En attendant les IA d’entreprise
À la lumière de ces incidents – qui ont conduit l’Italie à interdire un temps ChatGPT et l’UE à enquêter sur la conformité RGPD de cette IA – OpenAI a récemment mis à jour ses conditions d’utilisation et ses principes de fonctionnement. Jusqu’ici l’éditeur alertait simplement les utilisateurs de ne pas confier à ses IA de données confidentielles ou personnelles.

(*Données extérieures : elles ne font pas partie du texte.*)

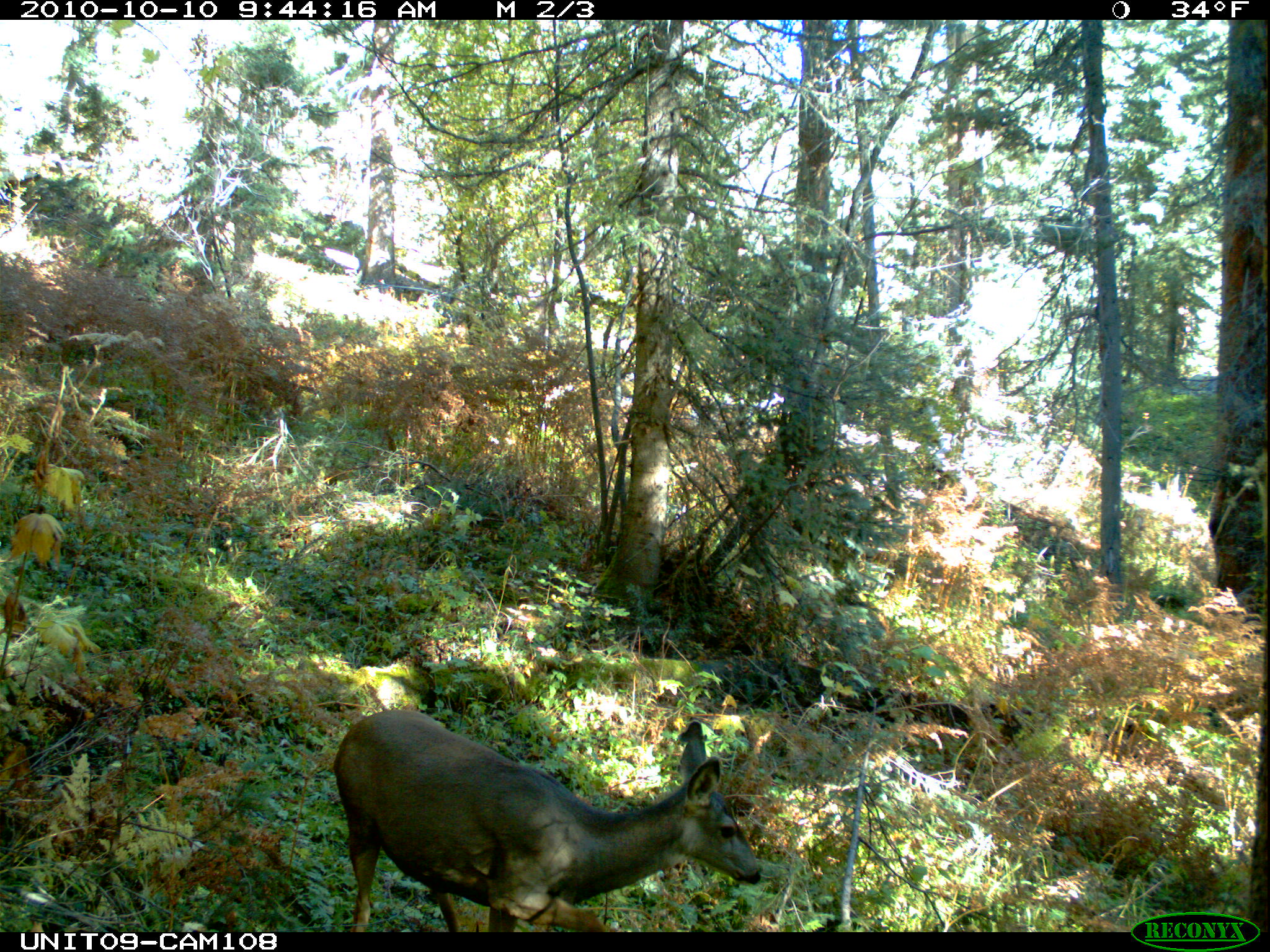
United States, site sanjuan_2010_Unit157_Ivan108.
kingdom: Animalia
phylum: Chordata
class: Mammalia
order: Artiodactyla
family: Cervidae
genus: Odocoileus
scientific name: Odocoileus hemionus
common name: mule deer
Odocoileus hemionus (mule deer).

Désormais, les données confiées à ses API (GPT-4, GPT-3, DALL-E et autres) ne sont plus utilisées dans les entraînements et réentraînements des modèles IA. De même, ChatGPT s’est enrichi d’un paramètre de confidentialité : il suffit d’activer la non-historisation des sessions pour être assuré que les données confiées à ChatGPT ne seront pas utilisées pour améliorer et enrichir les modèles. En revanche, si vous autorisez l’historisation des sessions, les données sont susceptibles d’être exploitées pour l’entraînement des modèles.
En attendant que des IA plus dédiées aux entreprises apparaissent, la solution adoptée par OpenAI a le mérite d’être limpide. Encore faut-il que les utilisateurs soient informés non seulement de l’existence de ce paramètre mais aussi de son rôle et de sa raison d’être.
Bien des DSI savent qu’il est peine perdue d’aller à l’encontre des usages et des tendances. Tout comme le SaaS et ses outils rendus immédiatement disponibles ont été utilisés sans l’aval de la DSI, ChatGPT, Midjourney, Bing Chat et autres IA génératives sont de plus en plus exploitées par des collaborateurs qui en mesurent déjà très concrètement les atouts dans leurs activités quotidiennes sans en percevoir les risques.
De même qu’il est difficile d’échapper intégralement au Shadow IT, il sera difficile d’empêcher la Shadow IA. Mieux vaut chercher à accompagner ces usages en formant les collaborateurs sur les risques et les bonnes pratiques.